**Objective**.
Pull out the lines from the one containing "Have a look" through the final line of the listing below and repeat them exactly. Leave the pictures behind.

[Spatial reasoning question data]
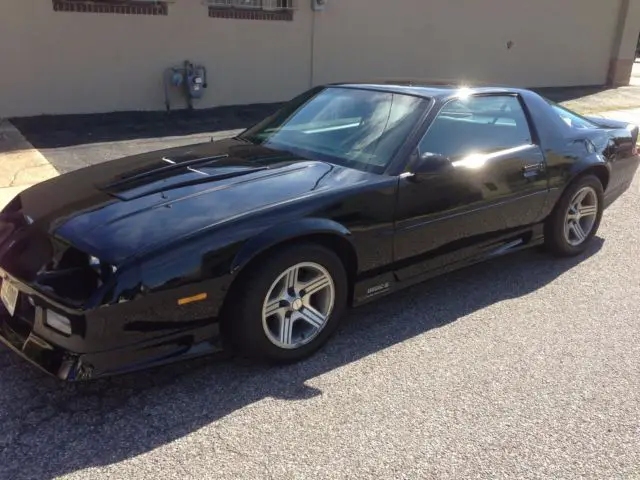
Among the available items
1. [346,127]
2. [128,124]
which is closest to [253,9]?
[128,124]

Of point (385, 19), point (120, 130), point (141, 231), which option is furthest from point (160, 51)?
point (141, 231)

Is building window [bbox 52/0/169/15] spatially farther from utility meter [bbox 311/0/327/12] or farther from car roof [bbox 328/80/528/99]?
car roof [bbox 328/80/528/99]

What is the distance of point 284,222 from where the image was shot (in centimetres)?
310

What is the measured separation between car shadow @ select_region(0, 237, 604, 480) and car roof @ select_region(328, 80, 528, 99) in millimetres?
1429

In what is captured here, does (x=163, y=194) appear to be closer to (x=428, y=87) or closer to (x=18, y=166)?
(x=428, y=87)

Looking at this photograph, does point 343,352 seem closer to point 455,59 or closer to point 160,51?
point 160,51

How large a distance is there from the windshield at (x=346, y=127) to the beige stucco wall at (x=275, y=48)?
621 cm

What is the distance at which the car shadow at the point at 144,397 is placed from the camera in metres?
2.58

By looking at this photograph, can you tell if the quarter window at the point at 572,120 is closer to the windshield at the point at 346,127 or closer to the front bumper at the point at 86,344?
the windshield at the point at 346,127

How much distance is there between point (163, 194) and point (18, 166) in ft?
14.9

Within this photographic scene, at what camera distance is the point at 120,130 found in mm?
9000

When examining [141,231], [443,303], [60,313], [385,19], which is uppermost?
[385,19]

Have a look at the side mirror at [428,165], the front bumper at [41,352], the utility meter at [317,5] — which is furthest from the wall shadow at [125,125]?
the side mirror at [428,165]

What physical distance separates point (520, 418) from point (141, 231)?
1979 mm
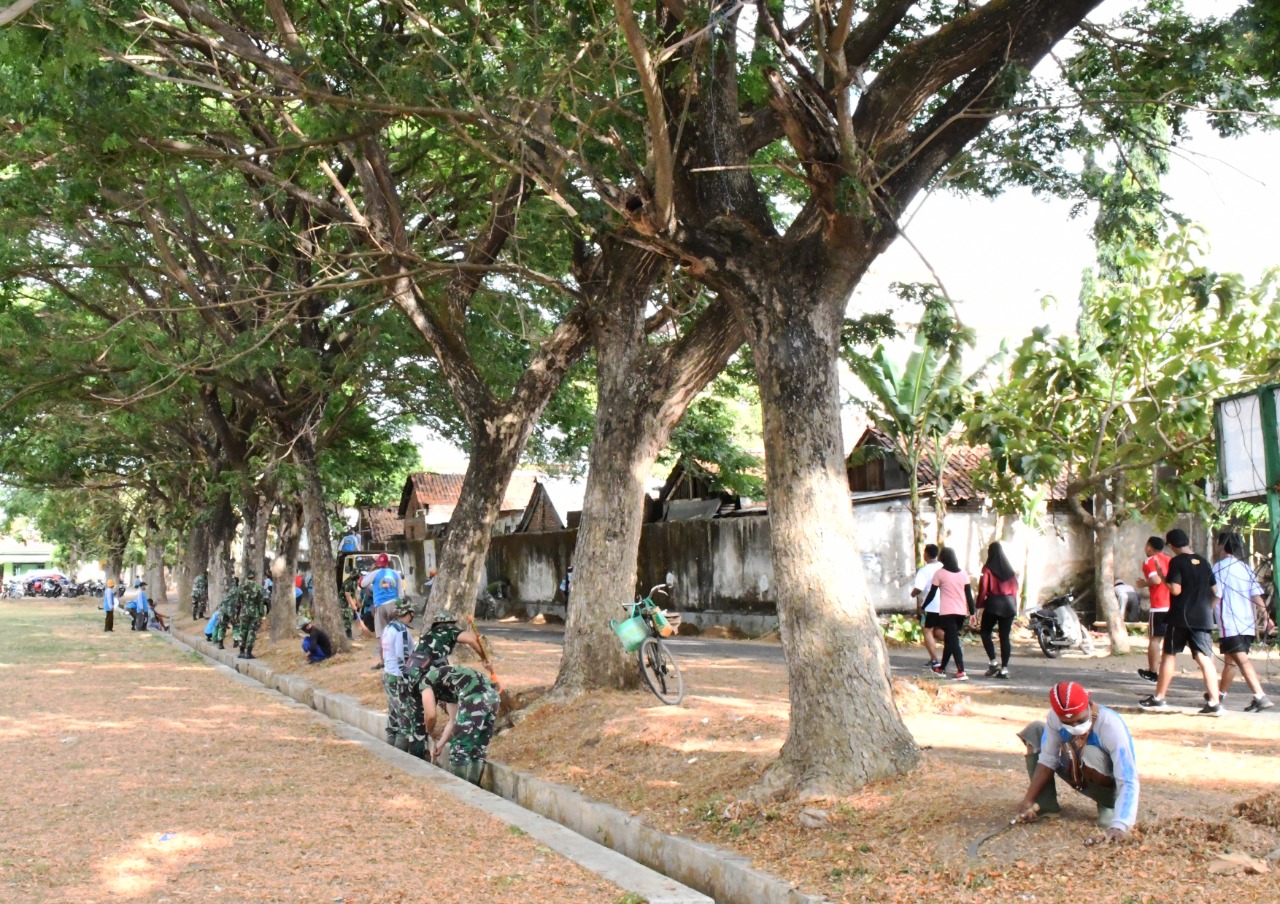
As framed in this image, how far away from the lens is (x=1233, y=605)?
9.69 metres

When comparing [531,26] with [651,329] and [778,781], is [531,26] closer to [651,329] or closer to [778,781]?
[651,329]

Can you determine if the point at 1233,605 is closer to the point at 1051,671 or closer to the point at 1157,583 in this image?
the point at 1157,583

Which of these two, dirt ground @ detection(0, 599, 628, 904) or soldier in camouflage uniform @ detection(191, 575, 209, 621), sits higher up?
soldier in camouflage uniform @ detection(191, 575, 209, 621)

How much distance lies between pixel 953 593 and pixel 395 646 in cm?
580

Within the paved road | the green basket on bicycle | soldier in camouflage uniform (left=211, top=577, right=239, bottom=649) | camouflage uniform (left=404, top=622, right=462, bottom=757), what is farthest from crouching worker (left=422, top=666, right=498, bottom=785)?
soldier in camouflage uniform (left=211, top=577, right=239, bottom=649)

**Output for this task**.
Have a look at the side mirror at [428,165], the front bumper at [41,352], the utility meter at [317,5] — which is furthest from the wall shadow at [125,125]?
the side mirror at [428,165]

What physical distance separates point (520, 418) from point (141, 231)?
1979 mm
As framed in this image, how far away from the lens is (x=1233, y=605)?
9.69 metres

When comparing [531,26] with [651,329] and [778,781], is [531,26] closer to [651,329] or closer to [778,781]?
[651,329]

Can you determine if the point at 1233,605 is closer to the point at 1051,671 or closer to the point at 1157,583 in this image?
the point at 1157,583

Which of these two, dirt ground @ detection(0, 599, 628, 904) or soldier in camouflage uniform @ detection(191, 575, 209, 621), sits higher up?
soldier in camouflage uniform @ detection(191, 575, 209, 621)

How much distance lies between pixel 953 593 and pixel 395 646 in cm?
580

Within the paved road | the green basket on bicycle | soldier in camouflage uniform (left=211, top=577, right=239, bottom=649) | camouflage uniform (left=404, top=622, right=462, bottom=757), what is farthest from crouching worker (left=422, top=666, right=498, bottom=785)?
soldier in camouflage uniform (left=211, top=577, right=239, bottom=649)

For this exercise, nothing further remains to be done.